------ VORLIEGENDER TEXT ------

Zwischenbilanz des Untersuchungsausschusses III Polizisten als Zeugen im U-Ausschuss Kleve verweigern die Aussage

Düsseldorf · Gegen die Beamten, die Amad A. festnahmen, wird noch ermittelt. Das Gremium sucht in „Sherlock-Holmes-Arbeit“ nach Systemfehlern.

In dieser Zelle der JVA Kleve wurde Amad A. im September 2018 bei einem Feuer schwer verletzt, er starb am 29. September.

Foto: dpa/Markus van Offern

Es war eine der wohl kürzesten Zeugenvernehmungen in der Geschichte der Untersuchungsausschüsse. Am Dienstag sollten in dem Gremium, das im NRW-Landtag den Tod des unschuldig inhaftierten Syrers Amad A. untersucht, vier Polizisten aus Geldern gehört werden, die im Juli 2018 an dessen Festnahme beteiligt gewesen waren. Doch geschlossen verweigerten sie die Aussage – noch immer, weit mehr als ein Jahr später, wird gegen die Beamten wegen des Verdachts der Freiheitsberaubung im Amt ermittelt. Und sie müssen sich nicht selbst belasten.

------ EXTRAHIERTE ANGABEN ------

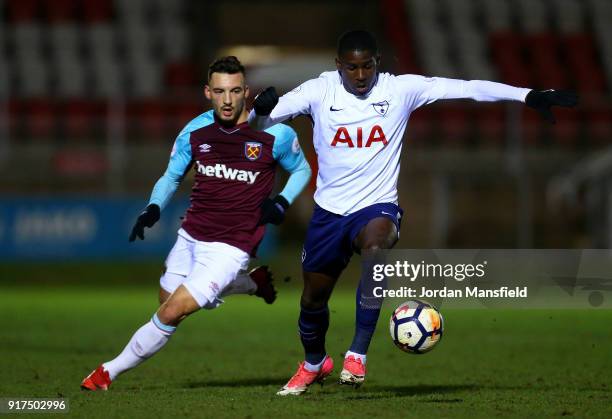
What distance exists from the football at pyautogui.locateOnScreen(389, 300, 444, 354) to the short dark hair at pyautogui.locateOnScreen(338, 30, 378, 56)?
1.59m

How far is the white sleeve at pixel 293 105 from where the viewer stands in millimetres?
7605

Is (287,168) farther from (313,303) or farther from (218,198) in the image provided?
(313,303)

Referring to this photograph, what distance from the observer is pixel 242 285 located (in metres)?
8.32

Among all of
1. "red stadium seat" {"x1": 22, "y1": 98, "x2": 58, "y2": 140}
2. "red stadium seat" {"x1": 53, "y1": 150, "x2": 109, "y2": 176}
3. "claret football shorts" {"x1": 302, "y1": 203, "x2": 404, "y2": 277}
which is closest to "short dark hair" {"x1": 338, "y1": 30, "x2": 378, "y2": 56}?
"claret football shorts" {"x1": 302, "y1": 203, "x2": 404, "y2": 277}

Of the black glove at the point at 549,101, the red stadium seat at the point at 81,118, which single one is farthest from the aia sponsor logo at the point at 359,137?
the red stadium seat at the point at 81,118

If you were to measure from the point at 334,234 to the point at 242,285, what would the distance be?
0.97 metres

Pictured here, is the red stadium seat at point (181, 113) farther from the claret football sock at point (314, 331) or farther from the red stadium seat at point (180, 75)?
the claret football sock at point (314, 331)

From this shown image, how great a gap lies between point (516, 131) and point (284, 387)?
1263cm

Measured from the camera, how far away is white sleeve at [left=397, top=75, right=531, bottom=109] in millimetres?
7605

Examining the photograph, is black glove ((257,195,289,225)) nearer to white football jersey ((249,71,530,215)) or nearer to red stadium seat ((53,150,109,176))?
white football jersey ((249,71,530,215))

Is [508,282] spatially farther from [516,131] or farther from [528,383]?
[516,131]

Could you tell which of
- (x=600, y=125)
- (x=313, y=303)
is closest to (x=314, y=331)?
(x=313, y=303)

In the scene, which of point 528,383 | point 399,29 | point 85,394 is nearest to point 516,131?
point 399,29

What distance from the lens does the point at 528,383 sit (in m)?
8.51
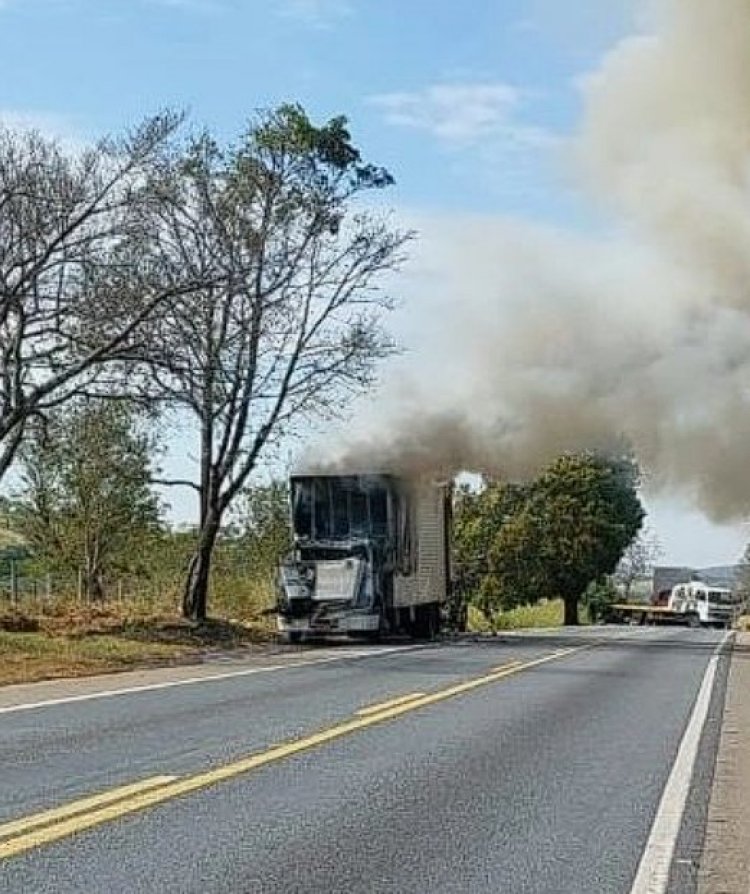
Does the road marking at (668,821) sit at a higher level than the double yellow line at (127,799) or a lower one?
lower

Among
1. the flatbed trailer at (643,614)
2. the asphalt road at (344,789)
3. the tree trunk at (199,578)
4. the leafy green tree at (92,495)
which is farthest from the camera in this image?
the flatbed trailer at (643,614)

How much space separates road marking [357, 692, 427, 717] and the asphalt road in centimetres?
5

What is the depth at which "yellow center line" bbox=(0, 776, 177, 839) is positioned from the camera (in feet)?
29.7

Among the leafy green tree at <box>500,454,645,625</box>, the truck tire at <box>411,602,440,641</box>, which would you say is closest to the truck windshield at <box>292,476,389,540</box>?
the truck tire at <box>411,602,440,641</box>

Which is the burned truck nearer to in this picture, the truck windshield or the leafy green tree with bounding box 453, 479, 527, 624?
the truck windshield

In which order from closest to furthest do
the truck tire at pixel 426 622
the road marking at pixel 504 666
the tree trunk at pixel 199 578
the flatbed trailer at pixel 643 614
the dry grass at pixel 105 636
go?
the road marking at pixel 504 666 → the dry grass at pixel 105 636 → the tree trunk at pixel 199 578 → the truck tire at pixel 426 622 → the flatbed trailer at pixel 643 614

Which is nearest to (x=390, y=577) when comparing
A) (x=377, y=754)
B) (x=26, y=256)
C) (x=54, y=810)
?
(x=26, y=256)

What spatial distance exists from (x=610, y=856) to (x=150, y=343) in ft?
77.6

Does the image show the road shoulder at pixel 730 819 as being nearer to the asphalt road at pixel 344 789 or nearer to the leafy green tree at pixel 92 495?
the asphalt road at pixel 344 789

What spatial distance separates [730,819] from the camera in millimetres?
10508

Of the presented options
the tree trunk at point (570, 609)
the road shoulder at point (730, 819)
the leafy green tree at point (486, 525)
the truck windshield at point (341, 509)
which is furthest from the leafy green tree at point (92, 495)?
the tree trunk at point (570, 609)

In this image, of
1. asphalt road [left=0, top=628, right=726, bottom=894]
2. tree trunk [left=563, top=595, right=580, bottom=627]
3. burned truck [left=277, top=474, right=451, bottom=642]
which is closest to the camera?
asphalt road [left=0, top=628, right=726, bottom=894]

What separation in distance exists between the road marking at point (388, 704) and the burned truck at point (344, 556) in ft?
53.2

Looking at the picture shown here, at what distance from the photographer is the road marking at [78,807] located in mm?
9031
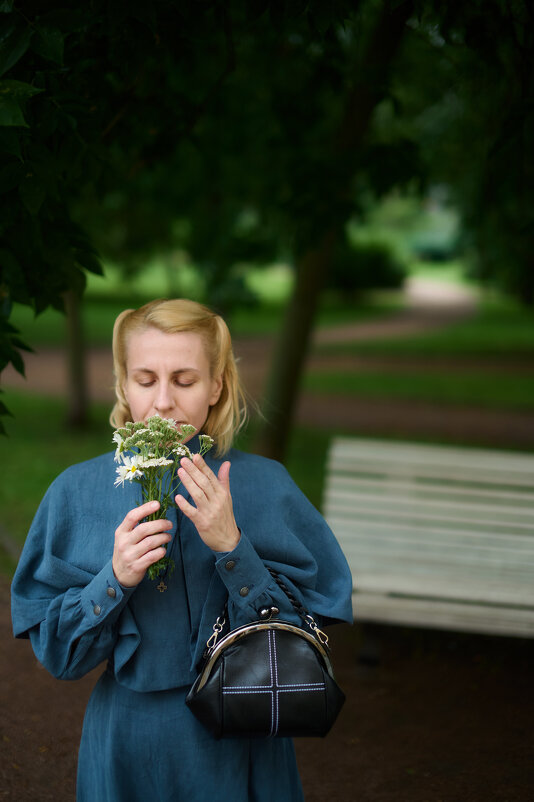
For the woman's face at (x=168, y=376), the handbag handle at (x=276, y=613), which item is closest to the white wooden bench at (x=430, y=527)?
the handbag handle at (x=276, y=613)

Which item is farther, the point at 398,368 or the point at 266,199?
the point at 398,368

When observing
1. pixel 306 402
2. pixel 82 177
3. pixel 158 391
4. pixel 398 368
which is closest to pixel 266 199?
pixel 306 402

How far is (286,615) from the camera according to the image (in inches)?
79.9

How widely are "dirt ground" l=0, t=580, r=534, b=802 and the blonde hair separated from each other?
1.67 meters

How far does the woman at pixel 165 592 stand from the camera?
6.59 feet

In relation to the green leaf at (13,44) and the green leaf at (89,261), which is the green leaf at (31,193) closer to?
the green leaf at (13,44)

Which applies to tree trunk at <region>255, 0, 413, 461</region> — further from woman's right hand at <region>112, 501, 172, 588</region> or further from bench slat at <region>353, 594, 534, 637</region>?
woman's right hand at <region>112, 501, 172, 588</region>

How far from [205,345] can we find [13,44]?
3.39 feet

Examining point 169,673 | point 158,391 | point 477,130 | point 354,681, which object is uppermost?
point 477,130

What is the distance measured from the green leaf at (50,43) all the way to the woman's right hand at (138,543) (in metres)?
1.33

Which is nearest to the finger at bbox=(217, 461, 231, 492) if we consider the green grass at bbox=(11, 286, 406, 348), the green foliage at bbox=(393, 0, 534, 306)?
the green foliage at bbox=(393, 0, 534, 306)

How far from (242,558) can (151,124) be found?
257 centimetres

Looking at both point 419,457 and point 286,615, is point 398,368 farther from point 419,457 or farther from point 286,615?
point 286,615

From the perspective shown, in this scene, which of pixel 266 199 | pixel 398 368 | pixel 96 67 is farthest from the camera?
pixel 398 368
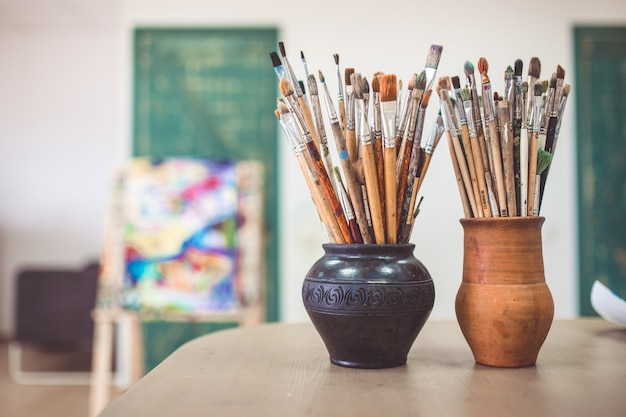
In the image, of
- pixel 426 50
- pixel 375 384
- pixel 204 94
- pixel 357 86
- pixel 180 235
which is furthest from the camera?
pixel 204 94

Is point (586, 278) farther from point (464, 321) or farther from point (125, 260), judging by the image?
point (464, 321)

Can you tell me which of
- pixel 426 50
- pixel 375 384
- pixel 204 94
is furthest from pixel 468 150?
pixel 204 94

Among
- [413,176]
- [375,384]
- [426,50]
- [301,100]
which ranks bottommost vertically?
[375,384]

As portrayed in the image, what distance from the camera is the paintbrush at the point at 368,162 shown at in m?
0.85

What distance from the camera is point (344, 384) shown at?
767 mm

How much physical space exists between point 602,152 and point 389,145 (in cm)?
273

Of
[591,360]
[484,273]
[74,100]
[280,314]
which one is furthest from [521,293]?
[74,100]

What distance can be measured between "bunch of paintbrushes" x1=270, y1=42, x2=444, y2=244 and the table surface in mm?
180

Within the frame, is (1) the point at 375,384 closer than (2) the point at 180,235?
Yes

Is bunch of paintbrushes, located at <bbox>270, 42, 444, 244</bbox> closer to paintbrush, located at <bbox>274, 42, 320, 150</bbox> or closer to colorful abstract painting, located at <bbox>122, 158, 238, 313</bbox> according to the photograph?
paintbrush, located at <bbox>274, 42, 320, 150</bbox>

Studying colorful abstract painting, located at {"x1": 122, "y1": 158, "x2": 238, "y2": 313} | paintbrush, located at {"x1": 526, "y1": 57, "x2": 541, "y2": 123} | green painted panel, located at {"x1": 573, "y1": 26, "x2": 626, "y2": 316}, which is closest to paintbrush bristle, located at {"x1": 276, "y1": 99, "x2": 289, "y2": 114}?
paintbrush, located at {"x1": 526, "y1": 57, "x2": 541, "y2": 123}

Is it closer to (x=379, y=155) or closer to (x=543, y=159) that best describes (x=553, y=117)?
(x=543, y=159)

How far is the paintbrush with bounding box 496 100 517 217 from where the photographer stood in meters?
0.86

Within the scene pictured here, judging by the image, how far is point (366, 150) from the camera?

------

GESTELLTE AUFGABE A: Welche Städte werden im Text über den Untersuchungsausschuss namentlich genannt?
GESTELLTE AUFGABE B: Welche Zeilen der Datensätze enthalten das Wort „burned“? Zeige alle diese Zeilen, wobei die Groß- und Kleinschreibung zählt.

ANTWORT ZUR AUFGABE A: Kleve, Düsseldorf, Geldern

ANTWORT ZUR AUFGABE B:
Which is the burned truck nearer to in this picture, the truck windshield or the leafy green tree with bounding box 453, 479, 527, 624?
3. burned truck [left=277, top=474, right=451, bottom=642]
What separation in distance exists between the road marking at point (388, 704) and the burned truck at point (344, 556) in ft?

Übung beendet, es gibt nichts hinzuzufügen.